Can you use spiced cake with pudding in the mix?
This is for sure so quick and easy. I simply added less sugar in the pumpkin mix. It’has been hard to find spice cake mix so I used a yellow mix and added pumpkin pie spices in the cake mix. I also topped with pecans. So quick and easy. Also, for a gluten free option, use gluten free cake mix. Makes a little less so just reduce butter. I kept the same amount of everything else because you can never have enough pumpkin lol!
Look delicious, cant wait to make it. Just curious, do you serve as is or with a scoop of ice cream? I feel like most dump cakes serve with ice cream just wondering what everyon else does? TIA
Is it better to bake this in a glass pan verses a metal one, and is there a difference in baking time and temperature?
can this be frozen, if not about how long will it keep in the before it becomes soggy.
I anxiously await your reply,
Had this cake today. It was wonderful. I got the recipe and will make it soon
This is great! Very easy, better than pumpkin pie. Perfect for Thanksgiving make ahead.????

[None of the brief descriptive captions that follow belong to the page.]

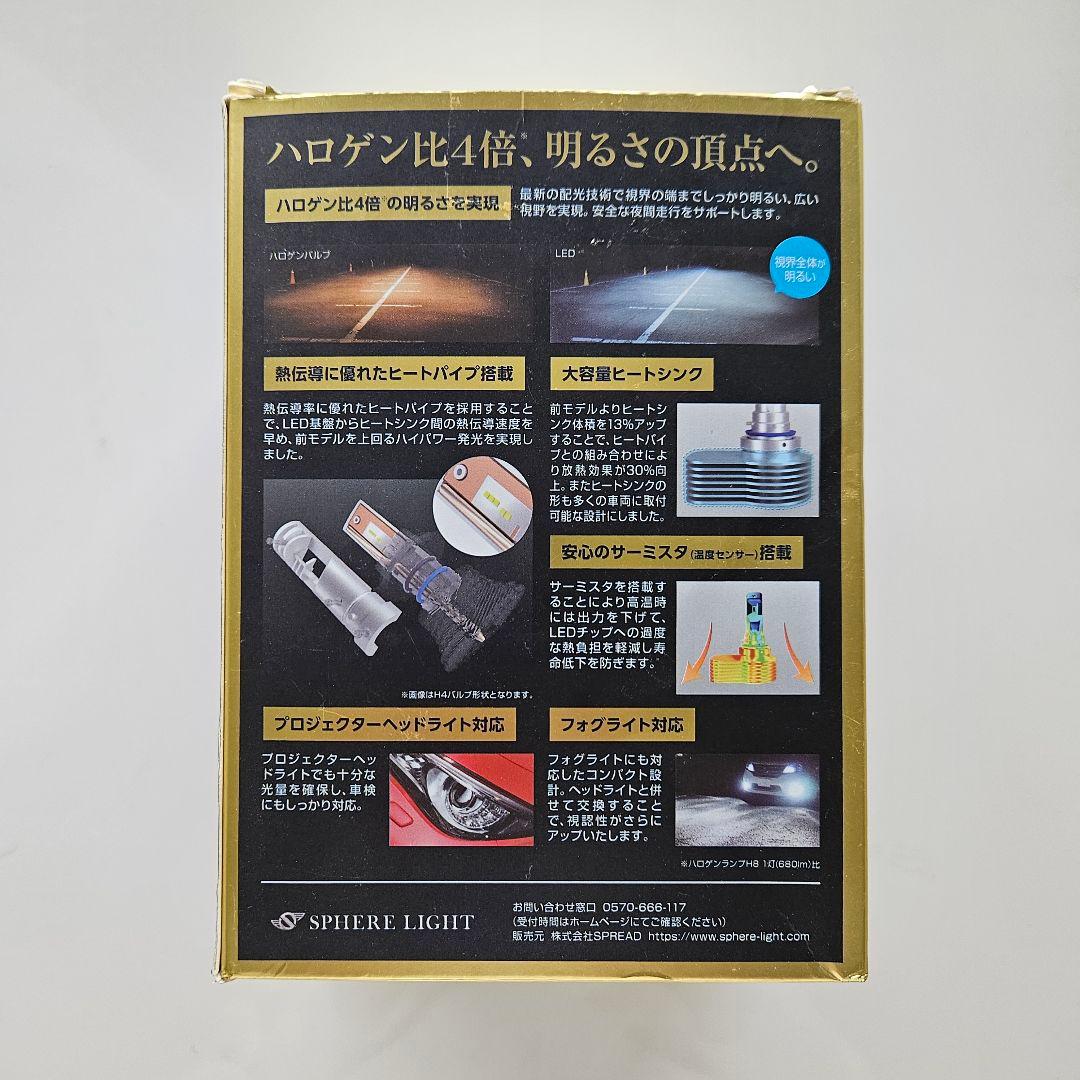 スフィアライト LEDヘッドライト ライジング3 SLRZH11060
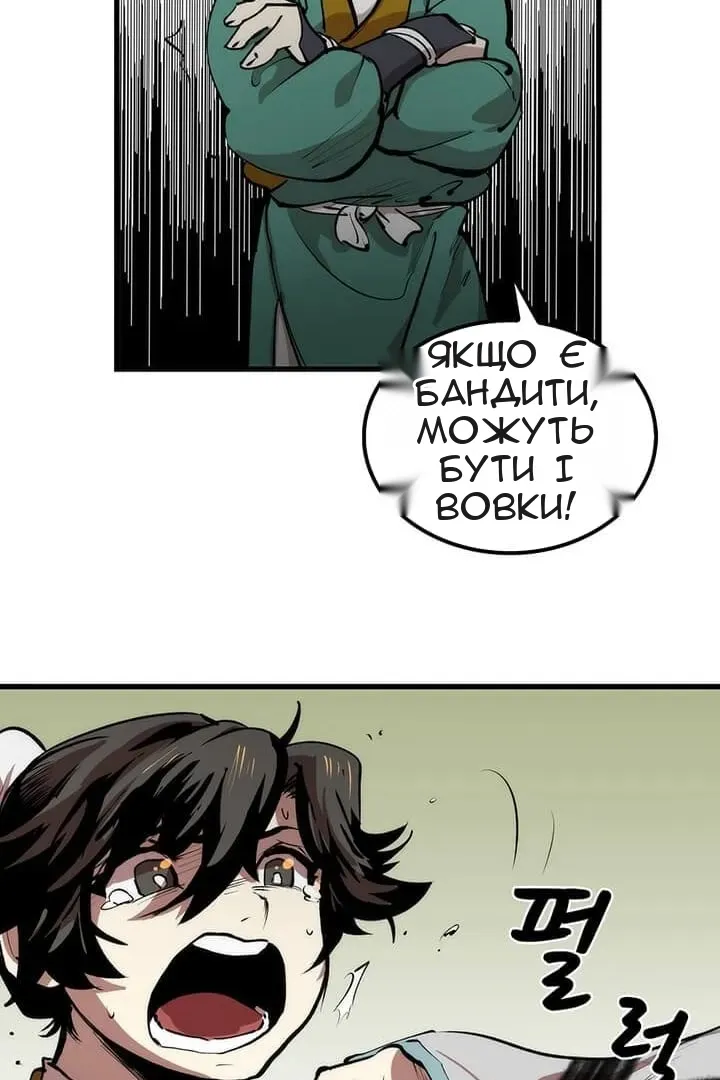 Сторінка 54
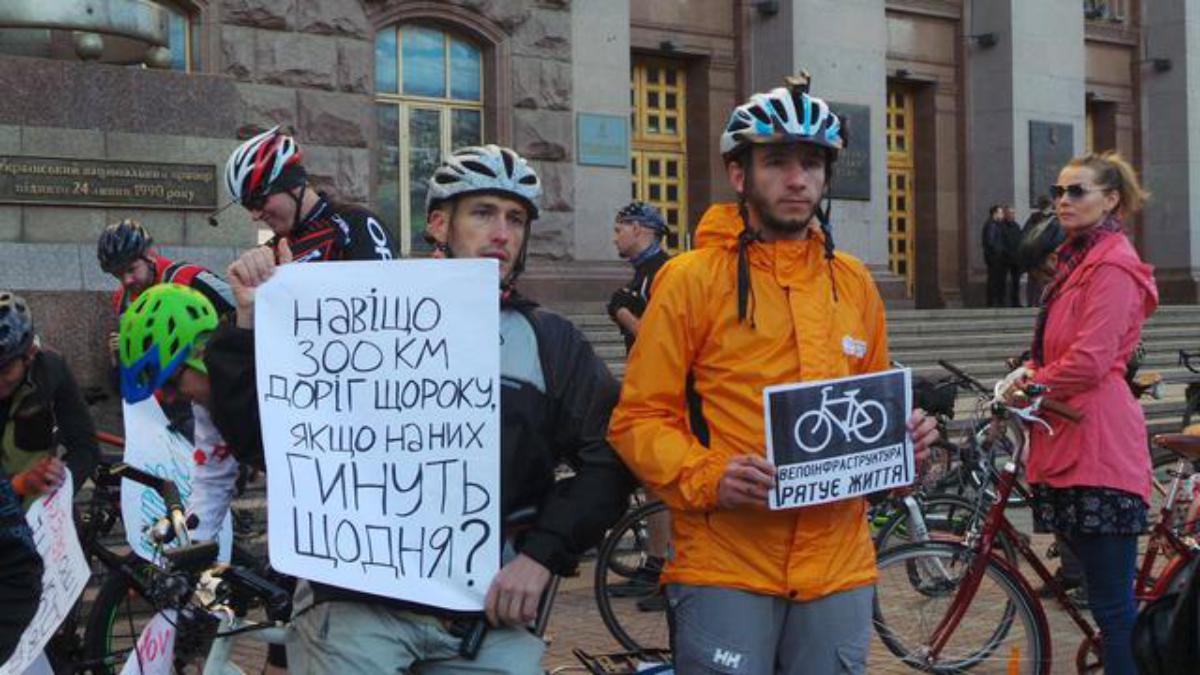 Бережись велосипеда! або 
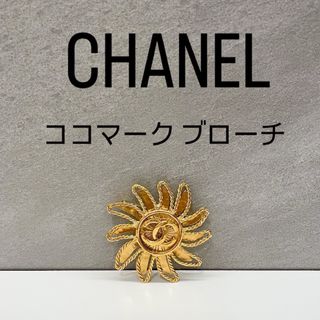 CHANEL - 本日5/14終了⚠️CHANEL ブローチ ココマーク 太陽モチーフ 94A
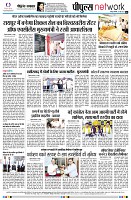 page8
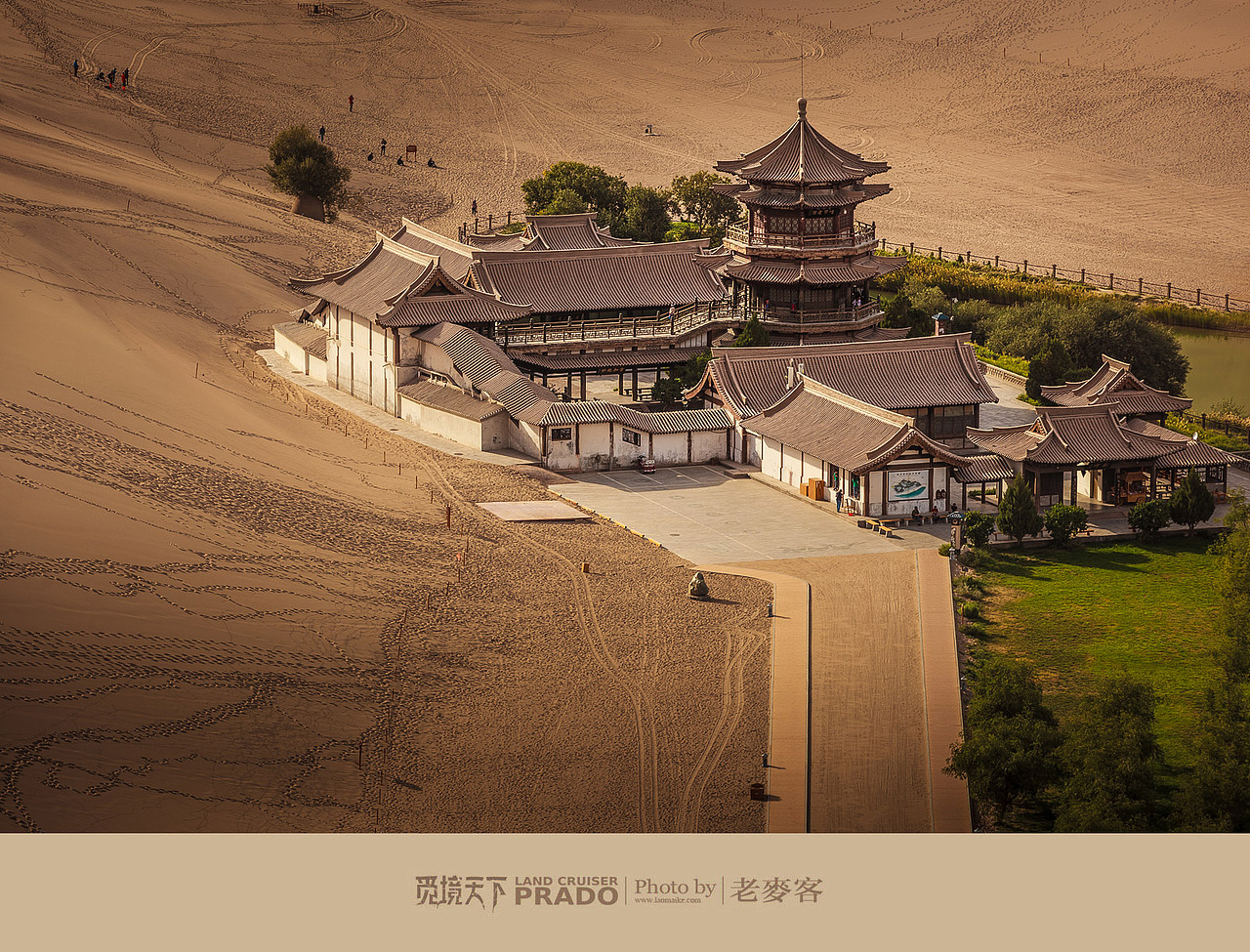 大西北野性之旅——PRADO普拉多“觅境天下”2014穿越北纬40°全程纪录(图ZMjA3NTA5NjQ=) - 风光摄影 - 站酷设计师laomaike原创素材 - 站酷ZCOOL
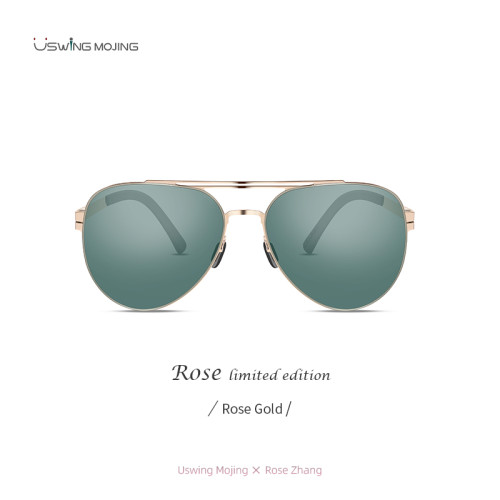 Rose Zhang Worldwide Limited-Edition (99 pairs)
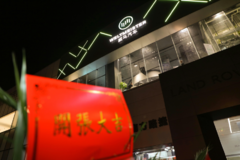 加速新零售布局 威马智行合伙人广州门店正式开业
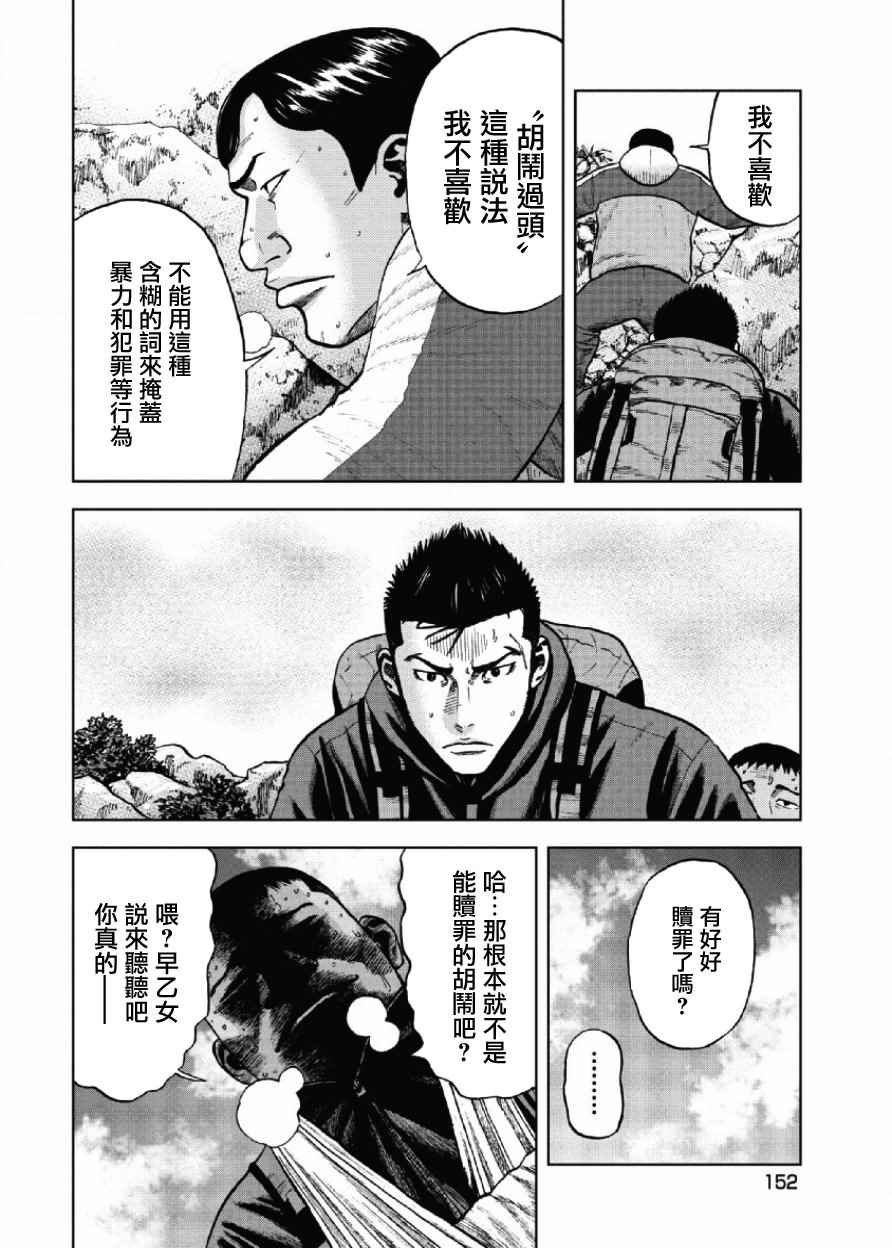 《Monkey Peak》漫画最新章节第7话免费下拉式在线观看章节第【12】张图片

I totally agree Carolyn! A nice alternative for sure 🙂
Novice, novice cook here, so I have to ask. The picture of the ingredients shows 2 sticks of unsalted butter but the ingredients just say “butter”. Which is it? Or can you use either? — Thanks. Kathleen
Hi Kathleen! That’s a totally valid question! Here is always my answer on what kind of butter to use: use what you usually buy. If you have only salted butter on hand, use that. If you have unsalted butter, use that. I’ve used both and cannot really tell much of a difference at all in this. The salted butter does not have so much salt in it that it will change the flavor of this recipe. I think it actually balances out the flavors, to be honest. I just don’t like folks to have to go out and buy special butter just to make a recipe. But it does need to be real butter, not margarine. 🙂
This is delicious! I have made it twice. I know I’ll make it again soon. Four other people have requested the recipe! Yummy!
Glad it was a hit for you.
Wow! This was so easy to make and soooooo delicious!!! I added pecans to the recipe and my dinner guest's were raving about it. This recipe is gonna be added to my Thanksgiving dessert menu for sure!
Thanks for having an easy to find and print recipe. Most recipes are so difficult to find a printable page for them.
just went in oven cant wait
We made this instead of pumpkin pie. It is our new favorite – thank you!!
WHOA! THIS IS ABSOLUTELY DELICIOUS!!